I turned in my keys, cleaned out my locker and collected my final paycheck. I stayed pissed off for awhile not just because I was out of a job, but also because Swensen’s had been the center of my social universe. To have both yanked away so unfairly was a good lesson to learn early but nonetheless a hard one.

A few months later I ended up getting a stockclerk job at the long-gone Hunters Books on Rodeo Drive and Little Santa Monica (they’re calling it Santa Monica South nowadays), but in that unemployed interim I helped my mom, by then a distributor for the Herald Examiner whose territory included Echo Park, Silver Lake and Los Feliz and Franklin Hills. On weekends I’d get up with her at 2 a.m., and together we’d go pick up all the papers at the Herald Examiner plant downtown, then deliver whatever routes were open or down and we’d get home around sunrise. During the week I’d often have to go across town after school on my little Yamaha Champ scooter and help with collections or customer complaints. Sometimes I’d drive the old 1965 Ford Mustang and cover paper routes solo, especially those in the steeper areas of Silver Lake and Echo Park, where paperboys never lasted.

I don’t remember how long it was after I was fired from Swensen’s that I found the spare “just in case” set of Swensen’s keys I’d had made on my own at some point after I’d been promoted to night manager. Maybe it was a couple days later or a couple weeks. However long it was, when I discovered them I immediately saw dollar signs and started plotting a little payback heist. Ultimately I decided to hit the place in the morning on my way to school. Come up Wilshire to the alley between Beverly and Rodeo at something like 7 a.m., enter through the back — it would be easy pickings. There was no alarm and no surveillance system. And knowing exactly where the money was kept after closing, I could be in and out without turning on a light in a minute, tops, and a couple hundred bucks richer. Maybe a little more if sales had been exceptionally good.

So it was all set. I spent a couple mornings casing the place and both times were all clear so on the third I found myself standing nex to a dumpster by the back door, just a deadbolt slide away from more cash than I’d ever held at one time. I though about all the games of Asteroids I could play. All the cigarettes I could buy. All the movies and doughnuts and candy and softdrinks and everything else I could get get get.

And I was scared shitless. I had the key in my hand but something kept me from putting it in the lock and opening up a door onto what could have been the beginning of a life of crime. So I walked away. I tried again the next day, having attempted to rationalize the jitters, but the fear was real and paralyzing.

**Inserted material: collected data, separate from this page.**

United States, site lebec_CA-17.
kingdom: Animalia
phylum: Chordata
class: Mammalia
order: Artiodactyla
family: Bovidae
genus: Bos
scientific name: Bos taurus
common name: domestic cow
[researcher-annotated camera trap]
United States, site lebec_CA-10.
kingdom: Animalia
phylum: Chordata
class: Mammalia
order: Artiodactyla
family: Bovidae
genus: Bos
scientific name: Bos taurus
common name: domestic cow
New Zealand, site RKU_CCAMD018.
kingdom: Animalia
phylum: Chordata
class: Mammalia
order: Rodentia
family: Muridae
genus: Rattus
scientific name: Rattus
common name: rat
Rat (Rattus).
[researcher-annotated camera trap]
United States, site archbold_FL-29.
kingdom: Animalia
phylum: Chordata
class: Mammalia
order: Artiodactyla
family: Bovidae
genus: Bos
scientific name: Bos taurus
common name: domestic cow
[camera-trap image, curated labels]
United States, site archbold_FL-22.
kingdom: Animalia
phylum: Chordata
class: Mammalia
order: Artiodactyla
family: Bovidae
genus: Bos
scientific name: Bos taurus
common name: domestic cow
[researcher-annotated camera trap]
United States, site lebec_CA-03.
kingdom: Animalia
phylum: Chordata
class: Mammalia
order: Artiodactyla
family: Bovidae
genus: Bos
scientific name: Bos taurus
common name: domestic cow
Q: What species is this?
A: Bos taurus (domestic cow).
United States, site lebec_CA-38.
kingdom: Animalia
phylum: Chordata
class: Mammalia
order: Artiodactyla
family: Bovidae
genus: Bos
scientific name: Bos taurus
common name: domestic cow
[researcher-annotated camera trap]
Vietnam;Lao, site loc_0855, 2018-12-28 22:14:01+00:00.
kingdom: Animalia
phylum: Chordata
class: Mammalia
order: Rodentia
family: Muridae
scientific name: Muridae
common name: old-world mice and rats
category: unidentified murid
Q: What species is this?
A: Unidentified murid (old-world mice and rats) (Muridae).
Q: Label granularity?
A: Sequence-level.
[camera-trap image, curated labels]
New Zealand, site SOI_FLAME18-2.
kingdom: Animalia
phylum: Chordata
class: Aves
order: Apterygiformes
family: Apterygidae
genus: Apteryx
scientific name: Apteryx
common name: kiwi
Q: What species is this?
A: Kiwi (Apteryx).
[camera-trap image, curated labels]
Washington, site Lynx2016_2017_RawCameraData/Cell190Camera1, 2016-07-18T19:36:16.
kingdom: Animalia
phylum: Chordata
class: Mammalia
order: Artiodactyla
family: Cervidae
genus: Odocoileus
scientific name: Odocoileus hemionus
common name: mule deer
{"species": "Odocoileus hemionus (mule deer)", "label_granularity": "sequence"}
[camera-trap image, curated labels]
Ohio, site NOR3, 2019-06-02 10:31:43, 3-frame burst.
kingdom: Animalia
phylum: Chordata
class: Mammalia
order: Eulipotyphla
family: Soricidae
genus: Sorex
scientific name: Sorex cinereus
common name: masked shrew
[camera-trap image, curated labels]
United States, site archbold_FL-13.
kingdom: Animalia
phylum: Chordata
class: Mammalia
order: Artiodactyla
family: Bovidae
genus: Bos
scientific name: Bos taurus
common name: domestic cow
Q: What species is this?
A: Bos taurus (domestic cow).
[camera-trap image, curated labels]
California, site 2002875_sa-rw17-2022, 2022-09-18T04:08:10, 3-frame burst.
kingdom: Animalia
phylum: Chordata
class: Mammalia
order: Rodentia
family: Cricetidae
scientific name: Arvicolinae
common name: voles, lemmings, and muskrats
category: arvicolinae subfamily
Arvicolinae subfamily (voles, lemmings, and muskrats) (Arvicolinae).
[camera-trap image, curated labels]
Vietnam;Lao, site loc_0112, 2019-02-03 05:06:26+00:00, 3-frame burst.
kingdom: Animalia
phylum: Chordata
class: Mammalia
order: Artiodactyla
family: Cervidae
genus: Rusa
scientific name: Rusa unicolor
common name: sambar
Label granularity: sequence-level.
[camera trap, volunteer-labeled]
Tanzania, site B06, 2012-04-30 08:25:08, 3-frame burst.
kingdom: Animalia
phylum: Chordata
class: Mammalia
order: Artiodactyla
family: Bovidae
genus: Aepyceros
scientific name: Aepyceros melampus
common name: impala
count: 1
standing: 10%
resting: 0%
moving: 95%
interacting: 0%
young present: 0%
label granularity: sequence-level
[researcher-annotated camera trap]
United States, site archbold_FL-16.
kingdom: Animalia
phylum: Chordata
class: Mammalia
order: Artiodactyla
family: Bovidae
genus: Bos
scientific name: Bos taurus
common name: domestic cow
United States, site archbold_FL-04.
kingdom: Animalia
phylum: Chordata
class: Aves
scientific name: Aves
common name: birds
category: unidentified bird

I vowed to give it one last try that following weekend and I brought the keys with me when I went out downtown alone to pick up the morning edition of the Herald and deliver it to our subscribers in Echo Park. Coming back before dawn along Silver Lake Boulevard after finishing up with the reservoir on my right, I felt for the keys in my pants pocket and suddenly brought the car to a stop on the deserted street, threw her into park and before I could think twice I was out of the car with the keys in my hand and I was heaving them for all I was worth past the fence and out over the water where they plunked through the surface some 30 feet or so away from the edge and sank.

Rarehad been the times I felt such immense relief.